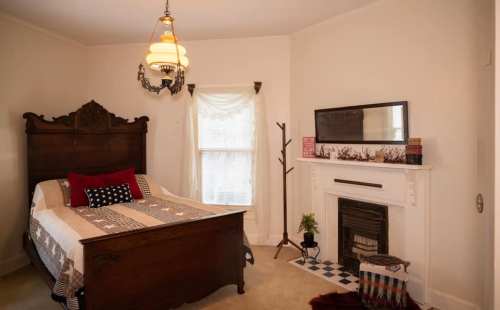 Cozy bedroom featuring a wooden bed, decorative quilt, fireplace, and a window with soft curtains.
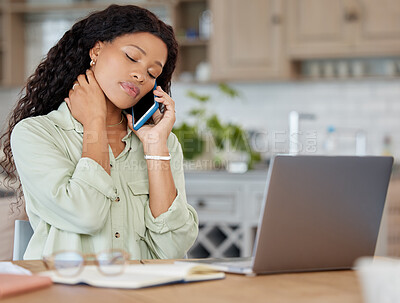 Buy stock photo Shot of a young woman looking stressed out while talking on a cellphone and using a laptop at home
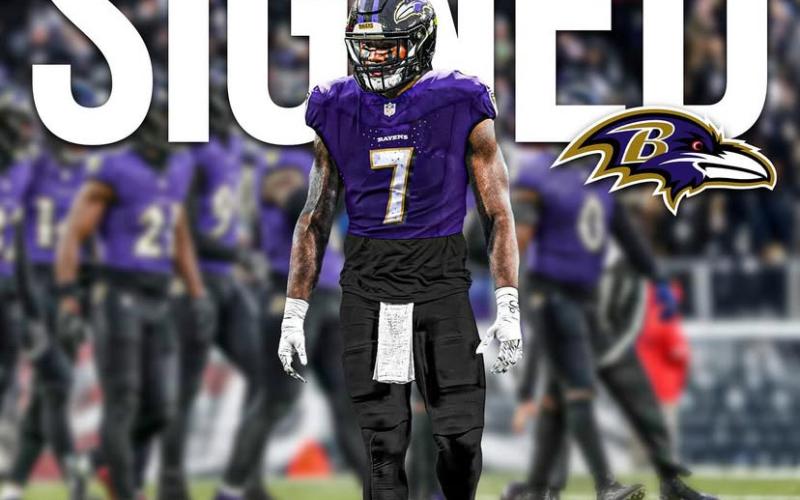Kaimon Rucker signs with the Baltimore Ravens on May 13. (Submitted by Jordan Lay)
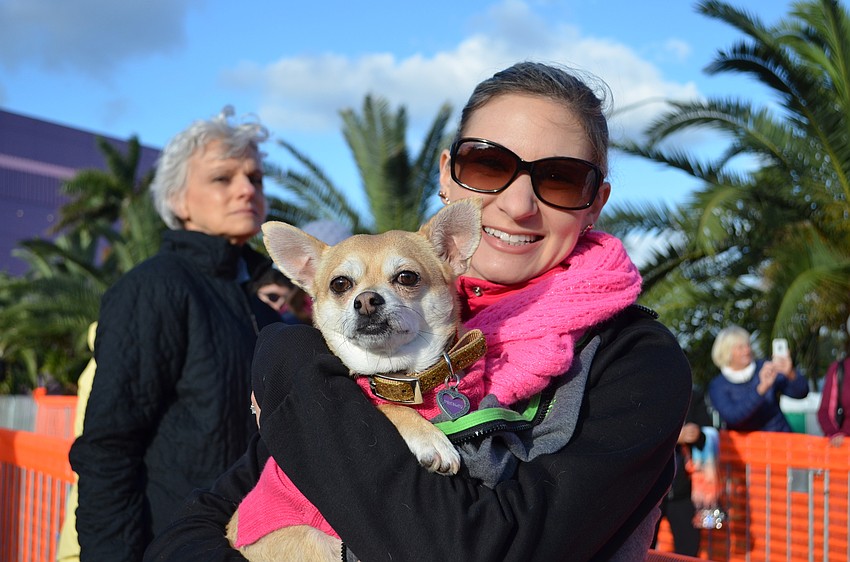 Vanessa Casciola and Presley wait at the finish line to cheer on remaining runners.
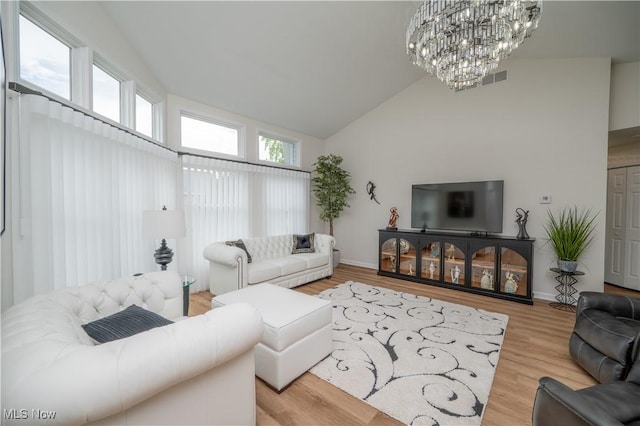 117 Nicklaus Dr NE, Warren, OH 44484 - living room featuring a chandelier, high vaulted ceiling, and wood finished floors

--

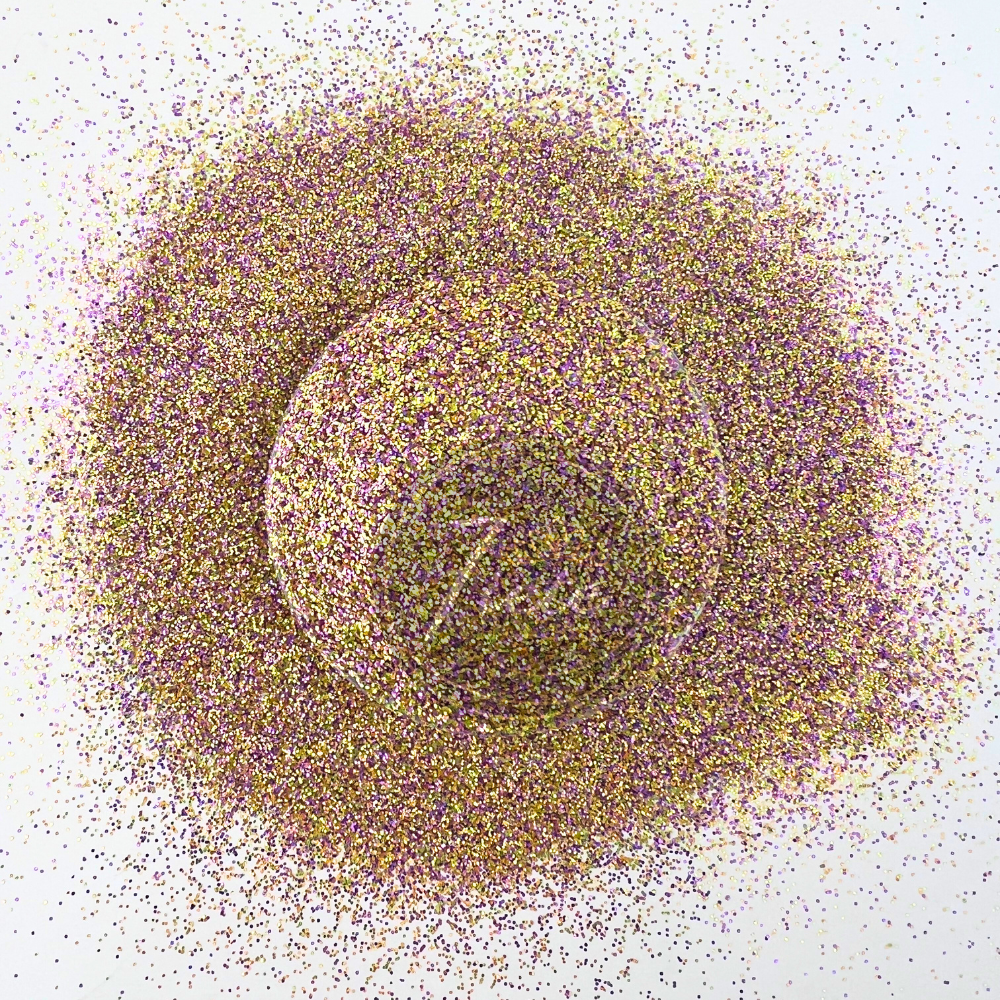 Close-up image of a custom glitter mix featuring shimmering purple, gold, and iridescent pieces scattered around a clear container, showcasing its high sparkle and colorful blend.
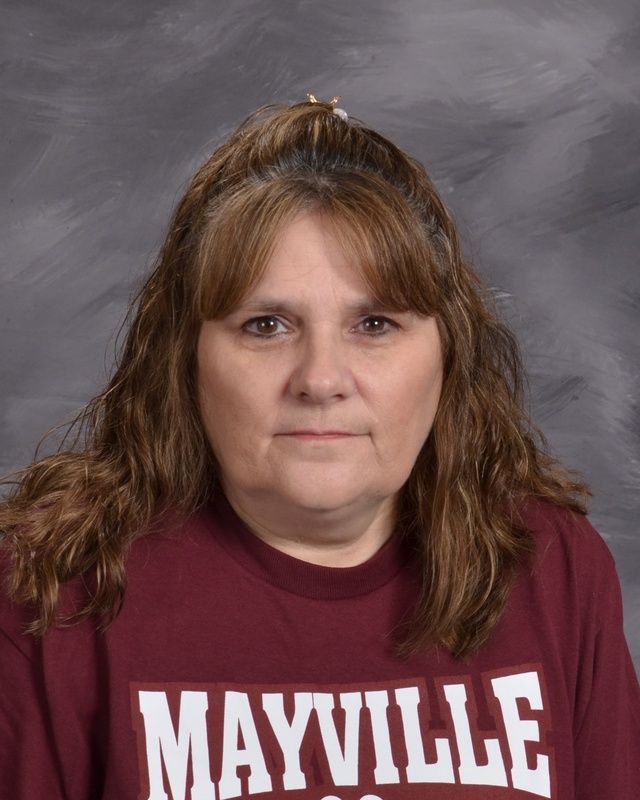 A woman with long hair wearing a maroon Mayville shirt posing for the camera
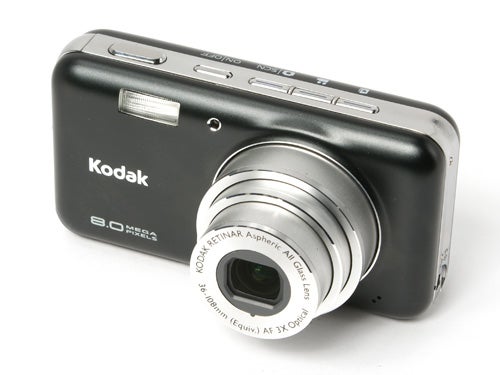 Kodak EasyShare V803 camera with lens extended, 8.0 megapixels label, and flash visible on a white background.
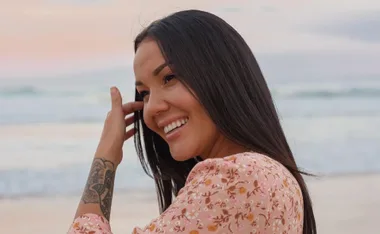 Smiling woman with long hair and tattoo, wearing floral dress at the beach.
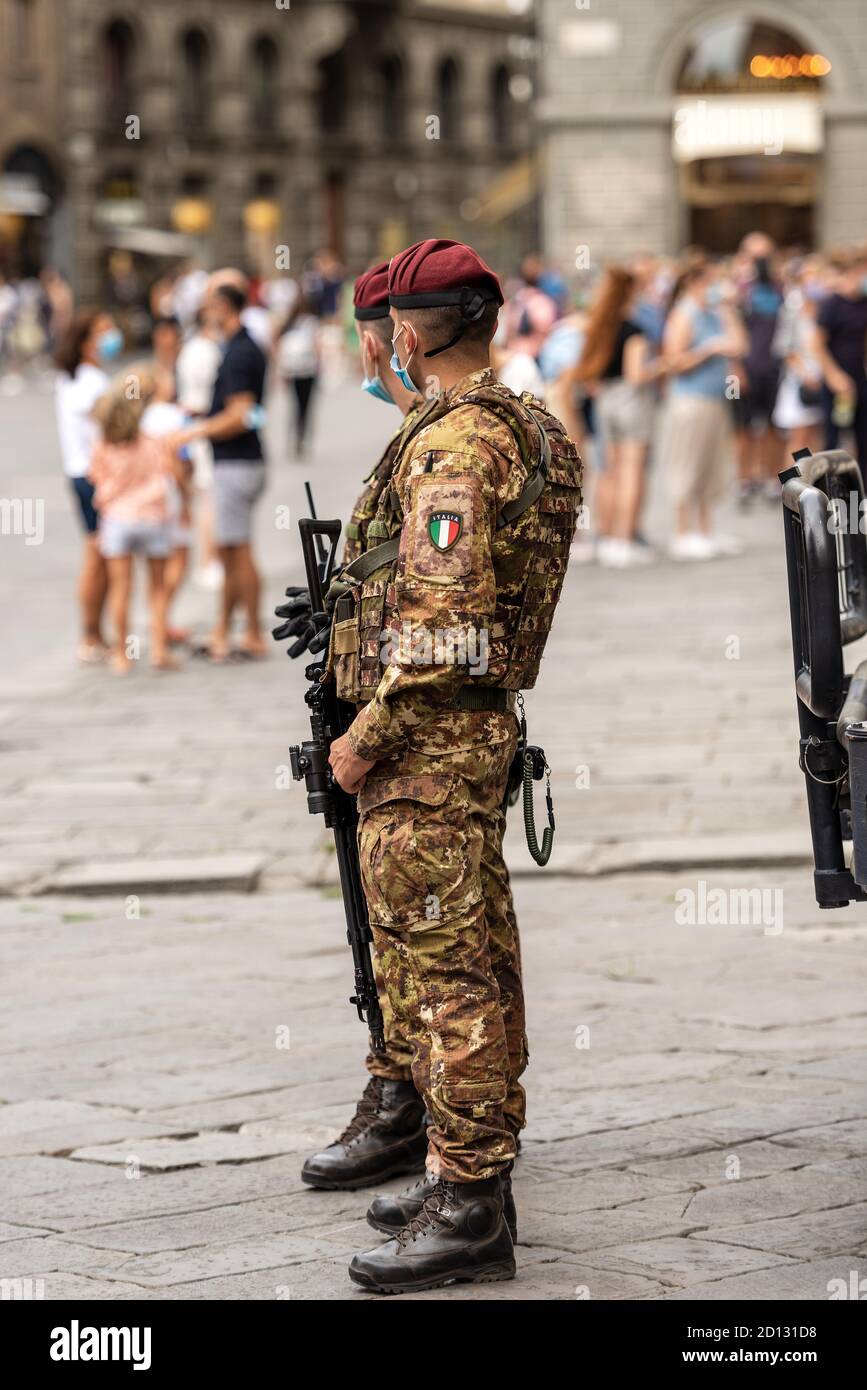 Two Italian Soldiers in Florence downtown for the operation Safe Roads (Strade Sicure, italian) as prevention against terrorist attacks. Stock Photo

--

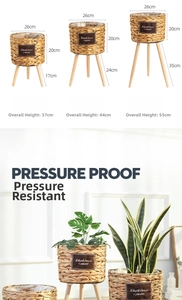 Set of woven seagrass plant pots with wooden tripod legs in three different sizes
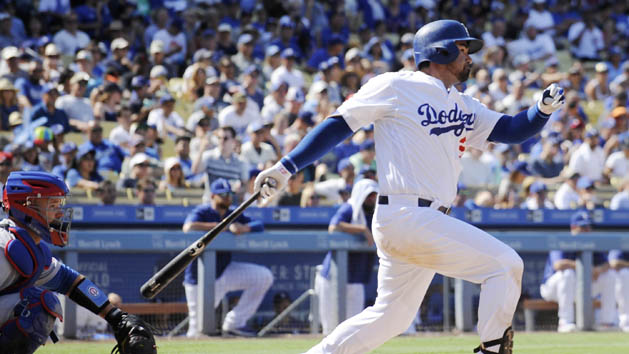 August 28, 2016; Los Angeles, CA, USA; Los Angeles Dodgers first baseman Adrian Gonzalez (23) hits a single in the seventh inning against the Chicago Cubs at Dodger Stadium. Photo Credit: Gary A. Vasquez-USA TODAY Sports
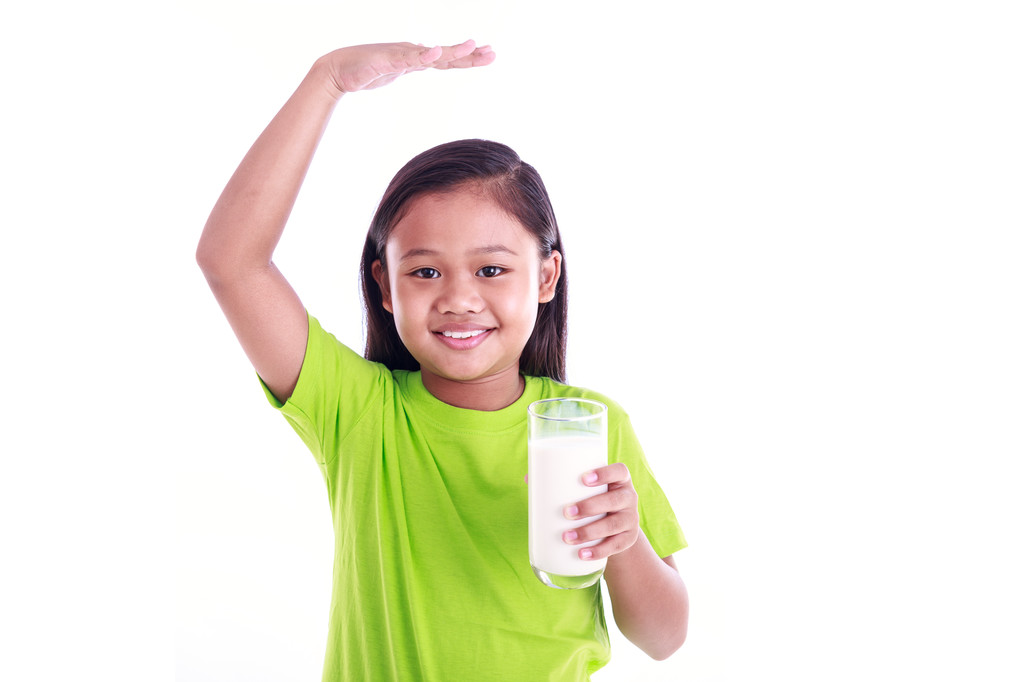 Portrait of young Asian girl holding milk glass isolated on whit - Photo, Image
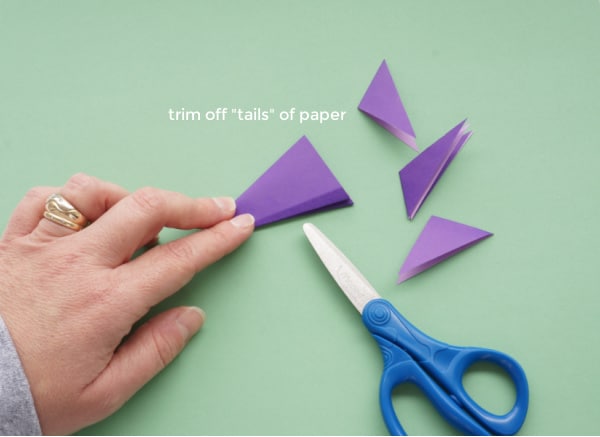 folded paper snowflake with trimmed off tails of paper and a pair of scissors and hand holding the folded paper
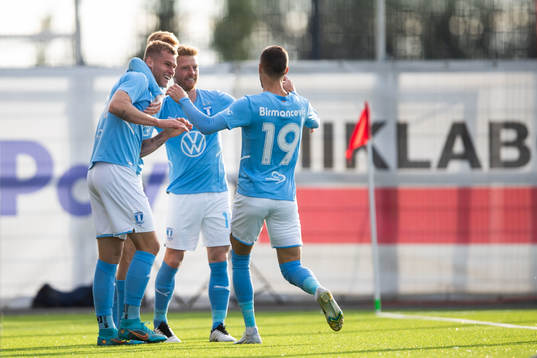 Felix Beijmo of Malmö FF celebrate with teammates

> [Work instruction] What belongs in the answer is each line above from the line with "August 28, 2016;" to the line with "Felix Beijmo of", inclusive, reproduced exactly and free of pictures.

> [Response for this exercise]
 August 28, 2016; Los Angeles, CA, USA; Los Angeles Dodgers first baseman Adrian Gonzalez (23) hits a single in the seventh inning against the Chicago Cubs at Dodger Stadium. Photo Credit: Gary A. Vasquez-USA TODAY Sports
 Portrait of young Asian girl holding milk glass isolated on whit - Photo, Image
 folded paper snowflake with trimmed off tails of paper and a pair of scissors and hand holding the folded paper
 Felix Beijmo of Malmö FF celebrate with teammates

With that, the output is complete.